Rows from a collection
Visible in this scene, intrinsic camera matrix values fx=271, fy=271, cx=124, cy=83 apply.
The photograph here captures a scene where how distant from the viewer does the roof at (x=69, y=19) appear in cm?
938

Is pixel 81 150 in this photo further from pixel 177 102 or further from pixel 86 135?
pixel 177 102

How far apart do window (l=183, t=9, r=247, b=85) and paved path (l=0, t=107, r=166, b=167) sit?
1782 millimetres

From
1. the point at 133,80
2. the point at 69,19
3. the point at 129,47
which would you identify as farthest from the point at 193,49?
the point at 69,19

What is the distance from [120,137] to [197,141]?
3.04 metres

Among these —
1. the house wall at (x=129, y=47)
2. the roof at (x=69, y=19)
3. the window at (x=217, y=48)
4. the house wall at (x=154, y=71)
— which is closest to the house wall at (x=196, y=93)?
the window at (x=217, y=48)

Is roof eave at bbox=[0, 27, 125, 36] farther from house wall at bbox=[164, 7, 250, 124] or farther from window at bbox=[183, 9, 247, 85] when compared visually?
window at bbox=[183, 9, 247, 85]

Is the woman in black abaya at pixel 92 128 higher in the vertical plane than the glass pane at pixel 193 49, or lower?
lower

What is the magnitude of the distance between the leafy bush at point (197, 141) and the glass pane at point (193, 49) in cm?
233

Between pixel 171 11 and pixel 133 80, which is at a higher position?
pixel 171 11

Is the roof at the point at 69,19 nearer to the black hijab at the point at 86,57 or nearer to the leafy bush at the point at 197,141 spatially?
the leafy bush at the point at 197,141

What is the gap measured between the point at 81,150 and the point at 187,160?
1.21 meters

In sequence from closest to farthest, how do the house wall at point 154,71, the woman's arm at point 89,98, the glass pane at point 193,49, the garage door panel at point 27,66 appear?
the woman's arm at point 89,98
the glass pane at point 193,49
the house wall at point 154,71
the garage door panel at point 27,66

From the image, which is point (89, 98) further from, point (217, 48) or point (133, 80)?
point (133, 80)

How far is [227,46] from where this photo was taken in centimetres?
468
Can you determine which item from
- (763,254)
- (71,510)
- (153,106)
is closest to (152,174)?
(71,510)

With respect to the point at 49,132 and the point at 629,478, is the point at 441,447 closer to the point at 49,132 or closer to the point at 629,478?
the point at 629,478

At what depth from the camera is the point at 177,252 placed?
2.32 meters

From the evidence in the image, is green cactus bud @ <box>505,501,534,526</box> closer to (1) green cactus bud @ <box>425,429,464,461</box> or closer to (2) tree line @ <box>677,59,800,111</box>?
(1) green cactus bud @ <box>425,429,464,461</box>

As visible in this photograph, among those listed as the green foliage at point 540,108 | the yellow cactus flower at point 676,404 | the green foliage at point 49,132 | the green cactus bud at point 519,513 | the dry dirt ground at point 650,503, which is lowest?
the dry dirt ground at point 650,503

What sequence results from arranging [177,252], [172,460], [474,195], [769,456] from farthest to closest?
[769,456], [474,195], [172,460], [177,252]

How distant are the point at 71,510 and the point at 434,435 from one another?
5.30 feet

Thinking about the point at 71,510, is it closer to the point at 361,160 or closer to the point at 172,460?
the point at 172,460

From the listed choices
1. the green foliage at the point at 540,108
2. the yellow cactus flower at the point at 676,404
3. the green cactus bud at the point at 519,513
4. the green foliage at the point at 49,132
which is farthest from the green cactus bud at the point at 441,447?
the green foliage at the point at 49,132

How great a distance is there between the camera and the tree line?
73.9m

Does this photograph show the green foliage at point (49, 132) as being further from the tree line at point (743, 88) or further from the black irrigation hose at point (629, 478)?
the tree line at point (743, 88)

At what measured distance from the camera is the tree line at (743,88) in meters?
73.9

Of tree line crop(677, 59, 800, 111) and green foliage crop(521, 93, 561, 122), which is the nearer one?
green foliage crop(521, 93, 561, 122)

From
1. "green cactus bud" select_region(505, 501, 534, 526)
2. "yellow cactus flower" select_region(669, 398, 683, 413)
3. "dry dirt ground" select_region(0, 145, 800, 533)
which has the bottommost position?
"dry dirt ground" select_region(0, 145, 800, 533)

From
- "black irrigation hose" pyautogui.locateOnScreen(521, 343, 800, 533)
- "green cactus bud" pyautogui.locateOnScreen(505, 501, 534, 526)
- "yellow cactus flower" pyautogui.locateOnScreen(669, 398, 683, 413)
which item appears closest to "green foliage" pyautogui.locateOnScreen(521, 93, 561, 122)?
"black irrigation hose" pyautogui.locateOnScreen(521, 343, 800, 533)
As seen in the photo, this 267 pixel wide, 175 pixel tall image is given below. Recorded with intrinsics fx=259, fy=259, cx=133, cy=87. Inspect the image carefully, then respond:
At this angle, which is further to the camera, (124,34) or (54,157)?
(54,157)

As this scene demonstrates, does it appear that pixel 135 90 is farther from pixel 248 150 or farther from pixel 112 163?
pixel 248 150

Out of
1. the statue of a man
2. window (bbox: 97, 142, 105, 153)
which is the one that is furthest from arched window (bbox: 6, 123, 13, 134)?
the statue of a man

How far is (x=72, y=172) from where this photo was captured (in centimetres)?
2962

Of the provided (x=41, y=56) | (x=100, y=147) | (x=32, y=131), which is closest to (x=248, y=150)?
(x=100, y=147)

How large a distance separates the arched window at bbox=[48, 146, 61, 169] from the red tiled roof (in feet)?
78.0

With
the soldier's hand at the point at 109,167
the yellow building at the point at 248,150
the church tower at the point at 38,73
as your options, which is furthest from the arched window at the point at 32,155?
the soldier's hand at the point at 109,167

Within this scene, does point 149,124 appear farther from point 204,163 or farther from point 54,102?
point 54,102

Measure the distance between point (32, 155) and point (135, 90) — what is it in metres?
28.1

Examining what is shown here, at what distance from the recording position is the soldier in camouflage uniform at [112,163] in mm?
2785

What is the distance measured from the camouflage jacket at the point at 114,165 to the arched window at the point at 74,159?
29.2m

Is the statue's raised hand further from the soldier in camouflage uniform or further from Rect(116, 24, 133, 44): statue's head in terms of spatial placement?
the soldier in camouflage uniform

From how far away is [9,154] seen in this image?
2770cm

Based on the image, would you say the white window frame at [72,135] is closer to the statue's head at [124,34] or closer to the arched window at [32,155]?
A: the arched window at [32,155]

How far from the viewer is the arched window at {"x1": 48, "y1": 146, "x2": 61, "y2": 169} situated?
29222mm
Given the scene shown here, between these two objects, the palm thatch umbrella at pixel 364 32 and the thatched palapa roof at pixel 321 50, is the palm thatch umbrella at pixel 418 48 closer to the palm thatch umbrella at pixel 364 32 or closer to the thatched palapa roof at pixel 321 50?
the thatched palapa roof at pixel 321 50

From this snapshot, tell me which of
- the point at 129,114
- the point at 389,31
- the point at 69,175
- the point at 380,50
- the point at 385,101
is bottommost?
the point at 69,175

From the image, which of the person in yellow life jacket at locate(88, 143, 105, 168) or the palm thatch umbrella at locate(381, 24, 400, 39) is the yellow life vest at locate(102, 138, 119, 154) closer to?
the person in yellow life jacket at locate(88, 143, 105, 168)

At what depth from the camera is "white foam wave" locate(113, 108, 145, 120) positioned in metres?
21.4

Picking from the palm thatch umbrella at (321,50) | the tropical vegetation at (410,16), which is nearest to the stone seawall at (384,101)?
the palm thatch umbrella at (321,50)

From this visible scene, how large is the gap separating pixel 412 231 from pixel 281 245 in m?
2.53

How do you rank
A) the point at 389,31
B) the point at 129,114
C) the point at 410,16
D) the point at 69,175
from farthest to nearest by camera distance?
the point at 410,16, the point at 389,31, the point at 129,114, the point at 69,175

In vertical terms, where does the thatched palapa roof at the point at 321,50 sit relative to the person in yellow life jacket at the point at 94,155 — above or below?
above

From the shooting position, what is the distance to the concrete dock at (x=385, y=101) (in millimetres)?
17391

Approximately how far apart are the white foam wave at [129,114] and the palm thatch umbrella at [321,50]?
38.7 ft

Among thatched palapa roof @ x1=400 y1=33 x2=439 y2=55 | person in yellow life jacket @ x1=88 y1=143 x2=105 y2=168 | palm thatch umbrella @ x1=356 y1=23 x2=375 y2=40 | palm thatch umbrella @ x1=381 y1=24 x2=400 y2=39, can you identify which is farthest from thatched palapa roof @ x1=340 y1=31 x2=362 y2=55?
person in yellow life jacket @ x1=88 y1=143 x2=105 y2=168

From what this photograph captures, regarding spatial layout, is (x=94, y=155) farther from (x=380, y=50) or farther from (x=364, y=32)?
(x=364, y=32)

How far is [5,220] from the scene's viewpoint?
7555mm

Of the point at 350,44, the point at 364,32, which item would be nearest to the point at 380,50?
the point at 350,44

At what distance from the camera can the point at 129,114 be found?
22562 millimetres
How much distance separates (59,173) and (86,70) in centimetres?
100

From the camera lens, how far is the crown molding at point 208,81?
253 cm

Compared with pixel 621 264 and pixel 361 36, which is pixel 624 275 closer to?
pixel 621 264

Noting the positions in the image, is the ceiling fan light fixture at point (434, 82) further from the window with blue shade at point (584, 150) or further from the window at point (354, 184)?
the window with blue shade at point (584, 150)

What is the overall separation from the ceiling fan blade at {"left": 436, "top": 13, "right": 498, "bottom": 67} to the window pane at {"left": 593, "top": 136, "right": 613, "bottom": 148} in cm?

:: What to produce ::
Rewrite everything from the start of the rows down to the line containing "1782 millimetres", keeping the requests unchanged, and scale every number in the answers (the distances and pixel coordinates) by 1.2, rounding each to a whole number with halves rounded up.

:: Written solution ::
Visible in this scene, intrinsic camera matrix values fx=271, fy=271, cx=124, cy=83 apply.
The photograph here captures a scene where how distant from the viewer does the roof at (x=69, y=19) appear in cm?
1126

Is pixel 81 150 in this photo further from pixel 177 102 or further from pixel 86 135?
pixel 212 122

How far apart do window (l=183, t=9, r=247, b=85) and paved path (l=0, t=107, r=166, b=167) sit?
2138 millimetres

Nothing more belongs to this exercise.